In Germany, too, it has become established to assess the inventive step on the basis of the problem-solution approach. Advantages of the invention on the one hand and disadvantages in the prior art, on the other hand play a central role. It is assumed that the skilled person would like to avoid known disadvantages. The FCJ has recently addressed the following question: Can a solution be considered non-obvious and therefore inventive if it involves foreseeable disadvantages?

The claim of the patent in suit concerns a "belt tensioner drive", which consists essentially of two worm gears connected in series. Each of the two worm gears has a 90 ° deflection, so that the drive axle and output shaft of the belt tensioner drive are ultimately parallel to each other.

The nullity attack is based mainly on two references: one (D3) shows the exact same sequence of two worm gears in a retractor. However, this gear is used for the purpose of a certain loosening of the belt. Compared to the patent in dispute, the prior art just differed with respect to the purpose.

The other reference (D2) concerns a belt tensioner, but with a combination of crown gear and worm gear. That is, while the invention used a worm gear in the first place, the citation instead used a crown gear.

The German Federal Patent Court annulled the patent. It is known to the person skilled in the art that crown gear drives have the disadvantage that they produce noises. At the same time it will be clear to the person skilled in the art that other deflection gears, such as e.g. worm gears do not have this disadvantage. The skilled person, therefore, had reason to look for transmission solutions that do not have the disadvantage. Since the citation D2 already envisaged a worm gear as the second gearbox, it was quite possible to expect from a person skilled in the art that he would also use a worm gear as the first gearbox.

By contrast, the patent proprietor appealed to the Federal Court of Justice (FCJ). However, the FCJ confirmed that the patent in suit is not inventive. In its reasoning, the FCJ inter alia states the following.

The advantage of the worm gear, namely a self-locking against a torque from the belt reel to the electric motor, is known from the seatbelt tensioner.
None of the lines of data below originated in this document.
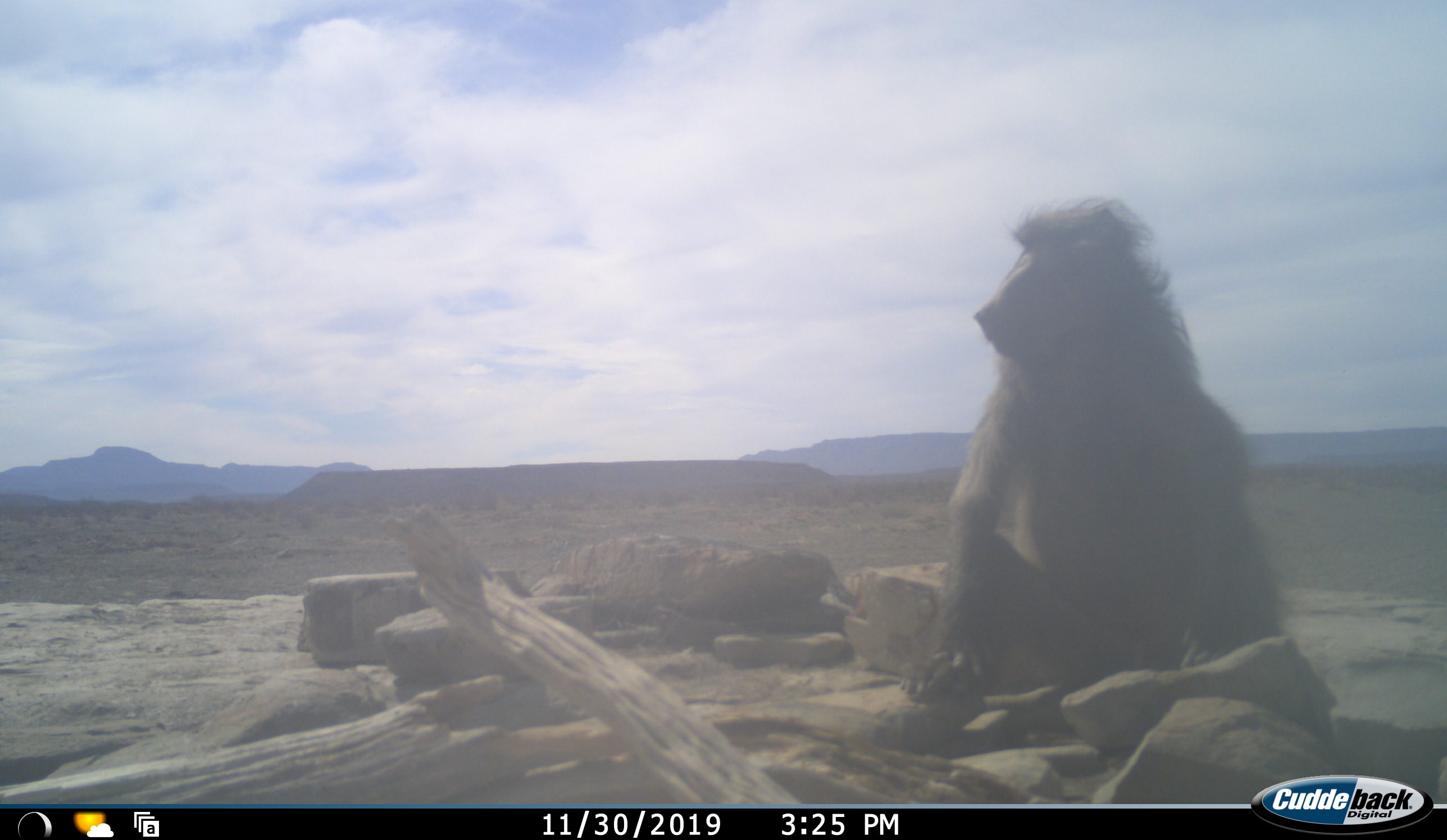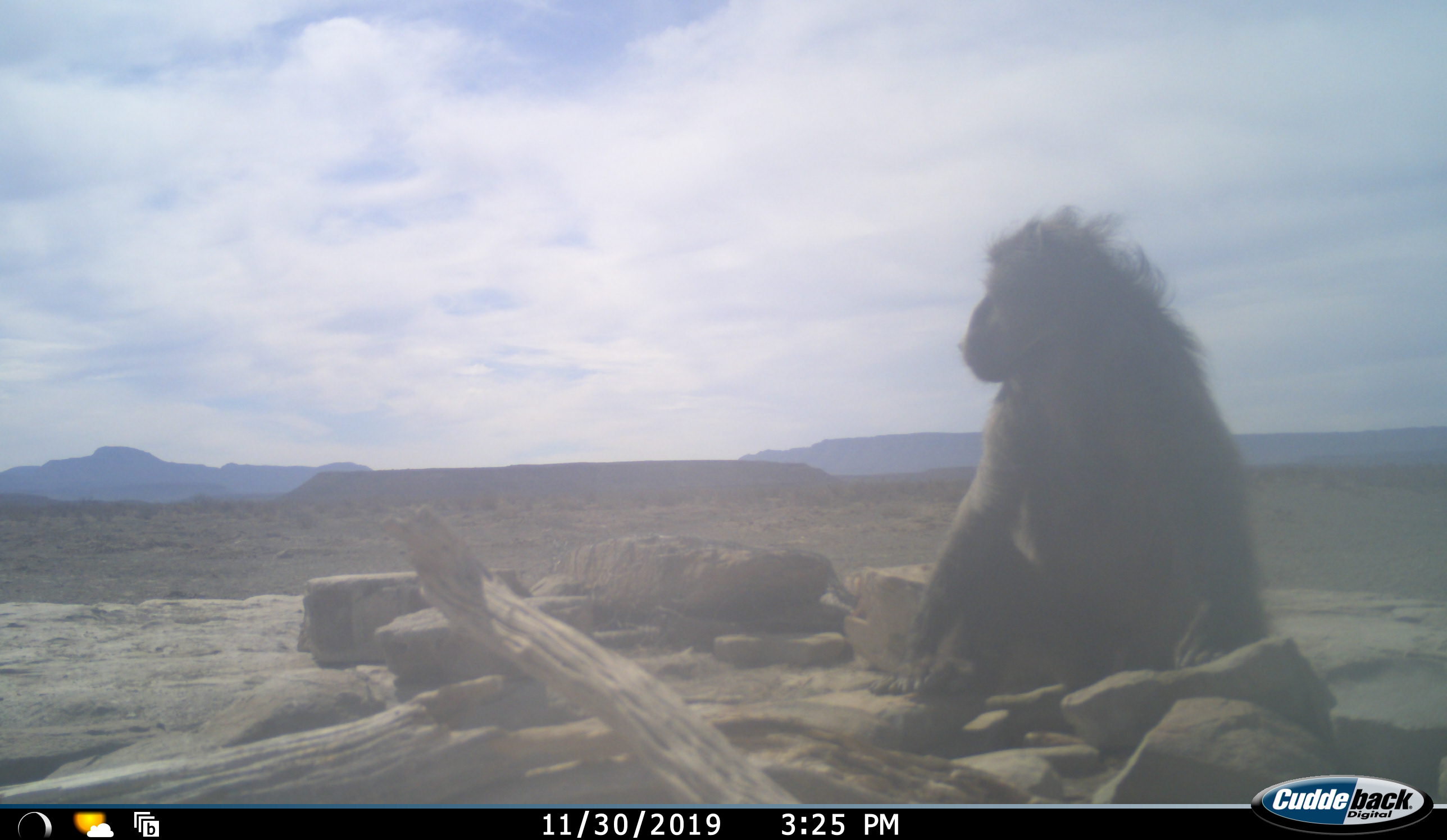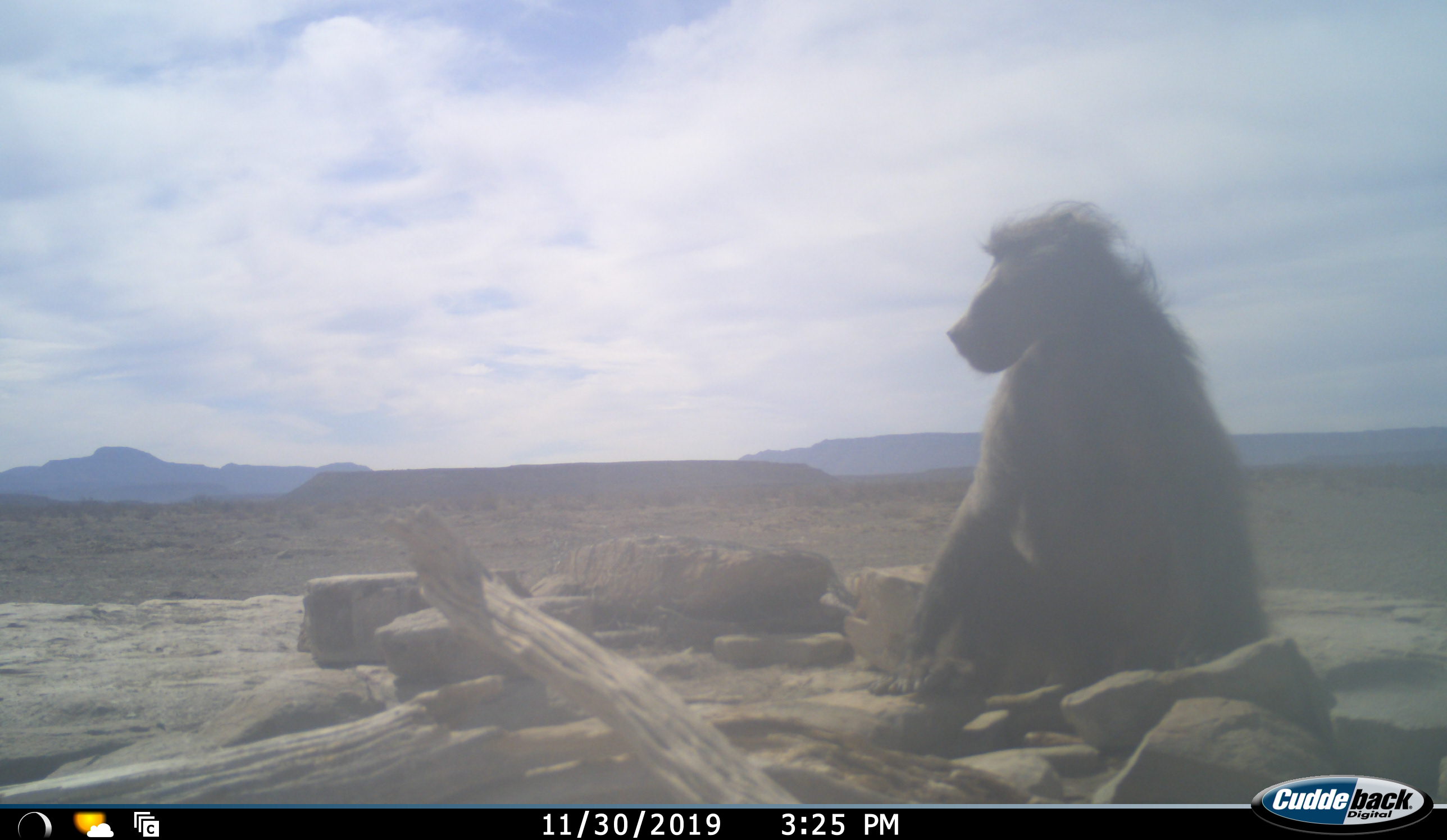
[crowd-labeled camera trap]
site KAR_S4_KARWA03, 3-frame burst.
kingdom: Animalia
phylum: Chordata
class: Mammalia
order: Primates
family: Cercopithecidae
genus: Papio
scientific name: Papio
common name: baboon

In addition, the D3 shows the person skilled in the principle of using two worm gears as 90 ° -gear box in order to achieve a low noise parallel arrangement of belt reel and electric motor. The skilled person can recognize that the arrangement of an electric motor, two worm gears and a belt reel, can achieve the function of a belt tightening. All you have to do is to change the electric motor to create a different direction of rotation and thus a belt tightening instead of a slack.

Since the skilled person was aware of the disadvantageous noise development of crown gear drives, he had reason to further develop the belt tensioner known from D2 in such a way that the noise emissions are reduced. For this he received suggestions in the prior art according to D3, how such an improvement could be realized concretely.

The proprietor's objection namely that the use of two instead of just one worm gear results in a higher gear reduction and therefore the patented application was not obvious, does not apply. The fact that the electric motor has to rotate higher in two worm gears, is not at all mentioned in the patent. Such an issue is neither addressed in any way as a difficulty, nor is it stated in the patent how this disadvantage should be overcome. Obviously the patent tacitly accepts this disadvantage.

If the solution proposed by the inventor ignores the existing disadvantages or difficulties and simply accepts them, then it can not be argued that the person skilled in the art would have recognized these difficulties and would not have considered using the corresponding disadvantageous solution.

As a further objection to the obviousness of the invention, the patent proprietor has submitted the following: The need for a self-locking effect is mentioned in the cited prior art and it is addressed by proposing various other measures differing from the use of a second worm gear. It was therefore obvious for the expert to choose one of these other measures for noise reduction.

This objection does not apply according to the FCJ as well. If several alternatives are considered by the skilled person to solve a problem, several of them may be obvious. In this case, it is fundamentally irrelevant which of the solution alternatives is considered by the skilled person to be the first one (that is, the more obvious one).